What to do: Print the "Hello From Dallas!" forum thread below in full, unchanged.

Excerpt:
(begin)
# Hello From Dallas!



## MrNightmare (Feb 18, 2010)

Hi everyone! Want to introduce myself, I'm a Haunter from Dallas, TX area and look forward to getting to know everyone and learning new ideas as well as share mine


----------



## RoxyBlue (Oct 6, 2008)

Welcome to the Forum, Mr Nightmare!


----------



## Joiseygal (Sep 3, 2008)

Welcome MrNightmare! I hope you enjoy the forum. Cool name


----------



## Allen H (Feb 13, 2010)

Welcome, I have only been here a few days myself, but Its a great forum. What Haunt are you with?
Im in dallas also I took over as director for Screams two years ago.


----------



## GrimAftermath (Feb 15, 2010)

Hello and welcome Mr. nightmare!


----------



## fick209 (Aug 31, 2009)

Welcome to the forum MrNightmare


----------



## Hauntiholik (May 17, 2006)

Welcome to the forum


----------



## Howlinmadjack (Jul 20, 2009)

Hey, welcome to the forum! Hope to see some of your stuff!!


----------



## ScreamingScarecrow (Oct 1, 2008)

Welcome Aboard!
(end)
Data section:
(begin)
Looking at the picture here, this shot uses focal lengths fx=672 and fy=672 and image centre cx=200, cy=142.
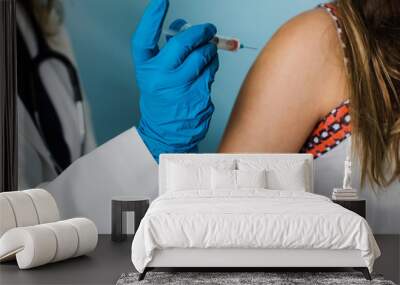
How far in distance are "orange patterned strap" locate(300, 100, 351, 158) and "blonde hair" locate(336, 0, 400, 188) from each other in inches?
2.1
(end)
Worked solution:
# Hello From Dallas!



## MrNightmare (Feb 18, 2010)

Hi everyone! Want to introduce myself, I'm a Haunter from Dallas, TX area and look forward to getting to know everyone and learning new ideas as well as share mine


----------



## RoxyBlue (Oct 6, 2008)

Welcome to the Forum, Mr Nightmare!


----------



## Joiseygal (Sep 3, 2008)

Welcome MrNightmare! I hope you enjoy the forum. Cool name


----------



## Allen H (Feb 13, 2010)

Welcome, I have only been here a few days myself, but Its a great forum. What Haunt are you with?
Im in dallas also I took over as director for Screams two years ago.


----------



## GrimAftermath (Feb 15, 2010)

Hello and welcome Mr. nightmare!


----------



## fick209 (Aug 31, 2009)

Welcome to the forum MrNightmare


----------



## Hauntiholik (May 17, 2006)

Welcome to the forum


----------



## Howlinmadjack (Jul 20, 2009)

Hey, welcome to the forum! Hope to see some of your stuff!!


----------



## ScreamingScarecrow (Oct 1, 2008)

Welcome Aboard!